Discord is bottomless sea of the same question being asked over and over and over, and the original question poster never seeing their replies. If there was not a notification when your own messages are replied, Discord would be 100% worthless.
K0IN 4 days ago
Does someone know which tools they are using for the multi day code ai code review?
chrismorgan 4 days ago
> Large parts of it are delivered straight into the user’s browser on every request: JavaScript, …
Ooh, now I want to try convincing people to return from JS-heavy single-page apps to multi-page apps using normal HTML forms and minimal JS only to enhance what already works without it—in the name of security.
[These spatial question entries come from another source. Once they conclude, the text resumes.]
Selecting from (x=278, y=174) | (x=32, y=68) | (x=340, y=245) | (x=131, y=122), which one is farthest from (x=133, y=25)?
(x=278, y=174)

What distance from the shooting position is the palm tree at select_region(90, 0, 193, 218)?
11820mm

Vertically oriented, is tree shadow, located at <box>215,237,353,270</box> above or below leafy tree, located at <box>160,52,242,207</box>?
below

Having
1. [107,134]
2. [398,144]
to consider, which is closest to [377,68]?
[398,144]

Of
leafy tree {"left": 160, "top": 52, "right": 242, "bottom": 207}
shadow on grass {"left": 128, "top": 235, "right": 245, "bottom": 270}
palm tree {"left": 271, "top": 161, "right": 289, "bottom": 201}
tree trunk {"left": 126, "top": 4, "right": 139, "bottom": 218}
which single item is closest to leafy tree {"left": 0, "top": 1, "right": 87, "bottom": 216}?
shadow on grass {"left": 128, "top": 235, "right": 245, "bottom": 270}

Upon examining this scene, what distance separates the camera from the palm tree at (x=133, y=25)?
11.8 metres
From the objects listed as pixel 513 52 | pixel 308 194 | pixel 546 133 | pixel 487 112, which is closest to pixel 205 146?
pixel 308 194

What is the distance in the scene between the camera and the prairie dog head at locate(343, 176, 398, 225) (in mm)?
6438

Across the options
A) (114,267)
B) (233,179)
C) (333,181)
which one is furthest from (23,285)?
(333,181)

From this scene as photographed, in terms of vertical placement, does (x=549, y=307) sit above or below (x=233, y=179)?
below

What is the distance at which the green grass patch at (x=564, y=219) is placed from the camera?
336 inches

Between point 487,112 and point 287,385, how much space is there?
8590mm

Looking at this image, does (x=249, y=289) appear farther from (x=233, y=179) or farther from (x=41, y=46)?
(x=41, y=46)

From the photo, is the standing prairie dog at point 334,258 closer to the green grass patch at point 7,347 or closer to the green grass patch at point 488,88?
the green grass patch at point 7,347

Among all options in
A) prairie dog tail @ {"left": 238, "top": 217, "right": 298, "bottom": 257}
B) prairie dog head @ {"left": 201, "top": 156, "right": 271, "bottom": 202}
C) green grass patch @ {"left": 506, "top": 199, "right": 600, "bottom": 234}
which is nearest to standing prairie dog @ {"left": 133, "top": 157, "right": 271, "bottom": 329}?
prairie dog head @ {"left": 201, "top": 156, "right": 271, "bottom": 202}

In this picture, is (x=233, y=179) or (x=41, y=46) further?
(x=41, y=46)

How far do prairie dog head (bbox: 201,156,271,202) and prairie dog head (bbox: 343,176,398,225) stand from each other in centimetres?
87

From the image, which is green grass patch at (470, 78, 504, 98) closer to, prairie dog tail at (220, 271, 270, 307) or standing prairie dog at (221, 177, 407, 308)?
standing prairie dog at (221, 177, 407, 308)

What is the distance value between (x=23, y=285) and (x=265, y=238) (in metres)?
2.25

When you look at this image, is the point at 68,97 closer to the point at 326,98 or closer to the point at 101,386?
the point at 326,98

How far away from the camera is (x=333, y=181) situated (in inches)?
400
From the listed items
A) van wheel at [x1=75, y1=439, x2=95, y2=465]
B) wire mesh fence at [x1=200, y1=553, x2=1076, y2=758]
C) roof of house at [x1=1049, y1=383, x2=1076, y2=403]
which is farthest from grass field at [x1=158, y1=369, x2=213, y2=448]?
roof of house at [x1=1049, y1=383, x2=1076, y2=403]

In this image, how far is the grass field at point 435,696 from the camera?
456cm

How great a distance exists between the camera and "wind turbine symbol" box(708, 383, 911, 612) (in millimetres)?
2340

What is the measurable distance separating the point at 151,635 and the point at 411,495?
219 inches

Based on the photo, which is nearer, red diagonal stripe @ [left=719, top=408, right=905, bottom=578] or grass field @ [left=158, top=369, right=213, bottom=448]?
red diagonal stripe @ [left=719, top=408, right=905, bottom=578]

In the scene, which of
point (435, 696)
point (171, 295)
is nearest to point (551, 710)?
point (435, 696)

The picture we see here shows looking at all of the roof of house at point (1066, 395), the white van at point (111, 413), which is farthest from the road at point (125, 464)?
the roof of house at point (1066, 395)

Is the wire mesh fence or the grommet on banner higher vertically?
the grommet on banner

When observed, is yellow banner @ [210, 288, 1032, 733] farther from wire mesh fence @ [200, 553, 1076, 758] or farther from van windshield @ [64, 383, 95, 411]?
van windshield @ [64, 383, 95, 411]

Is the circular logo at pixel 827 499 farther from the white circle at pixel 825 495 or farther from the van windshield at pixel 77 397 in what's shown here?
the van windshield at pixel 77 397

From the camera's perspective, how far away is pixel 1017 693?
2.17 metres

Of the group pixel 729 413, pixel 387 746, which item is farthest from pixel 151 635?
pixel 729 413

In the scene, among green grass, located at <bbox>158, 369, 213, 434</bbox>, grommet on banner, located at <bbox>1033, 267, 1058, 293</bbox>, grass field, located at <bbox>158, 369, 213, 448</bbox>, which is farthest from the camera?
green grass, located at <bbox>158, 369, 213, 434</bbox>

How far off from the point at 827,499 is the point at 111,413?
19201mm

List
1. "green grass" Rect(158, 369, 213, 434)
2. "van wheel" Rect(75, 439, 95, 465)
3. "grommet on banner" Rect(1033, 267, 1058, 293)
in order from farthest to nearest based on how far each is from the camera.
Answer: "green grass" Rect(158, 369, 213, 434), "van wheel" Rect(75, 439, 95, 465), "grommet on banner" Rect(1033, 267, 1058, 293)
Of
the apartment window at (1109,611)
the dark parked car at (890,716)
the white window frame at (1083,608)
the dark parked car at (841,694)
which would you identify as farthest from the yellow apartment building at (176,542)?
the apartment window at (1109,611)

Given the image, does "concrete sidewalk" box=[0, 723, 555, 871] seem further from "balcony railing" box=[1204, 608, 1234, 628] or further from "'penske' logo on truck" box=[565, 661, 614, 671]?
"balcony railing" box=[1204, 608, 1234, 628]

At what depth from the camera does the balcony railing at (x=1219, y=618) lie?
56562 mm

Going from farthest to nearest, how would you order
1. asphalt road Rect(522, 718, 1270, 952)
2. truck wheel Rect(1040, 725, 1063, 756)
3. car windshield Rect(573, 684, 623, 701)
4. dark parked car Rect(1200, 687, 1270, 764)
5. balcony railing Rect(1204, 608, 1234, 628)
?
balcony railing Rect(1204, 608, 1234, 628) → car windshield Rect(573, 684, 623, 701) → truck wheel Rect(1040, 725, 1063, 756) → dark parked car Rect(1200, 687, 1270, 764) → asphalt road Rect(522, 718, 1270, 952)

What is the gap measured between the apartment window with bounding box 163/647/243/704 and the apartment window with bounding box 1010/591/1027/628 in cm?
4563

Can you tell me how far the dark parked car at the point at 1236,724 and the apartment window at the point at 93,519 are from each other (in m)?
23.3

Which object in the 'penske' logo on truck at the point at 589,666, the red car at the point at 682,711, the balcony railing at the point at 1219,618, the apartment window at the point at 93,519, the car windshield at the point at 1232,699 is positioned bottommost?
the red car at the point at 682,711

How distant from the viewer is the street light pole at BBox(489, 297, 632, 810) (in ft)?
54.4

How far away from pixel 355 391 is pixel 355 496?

(C’mon, let a bloke dream.)
ironmagma 4 days ago
There are a lot of things to hate in the Web3 world. Lack of back button form resubmission or redirect loops is a strange thing to dislike though.
kelsey98765431 4 days ago
The web has grown so hostile lately that javascript is honestly not safe or useful anymore. the only thing it's used for is serving ads and trackers and paywalls, if i can't read a website with no script enabled it's not meant for me and im just not reading it.
bruce511 4 days ago
I concur that most web sites could use less JavaScript. And a lot of (but not all) cosmetic uses for JavaScript can be done in CSS.
Of course for web apps (as distinct from web sites) most of what we do would be impossible without JavaScript. Infinite scrolling, maps (moving and zooming), field validation on entry, asynchronous page updates, web sockets, all require JavaScript.
Of course JavaScript is abused. But it's clearly safe and useful when used well.
sebbadk 4 days ago
thunderfork 2 days ago
LorenDB 4 days ago
drambledon 4 days ago
Their own software has become so bloated that now they're pivoting to bandwagon marketing. Soon some corporate enshittification platform will buy them.
robinhood 4 days ago
Thanks for this great comment that adds tremendous value to the discussion.
jonahs197 4 days ago
Never used it as it asks me to burn an email address to post.
dspillett 4 days ago
Thanks for letting us know. We were all wondering.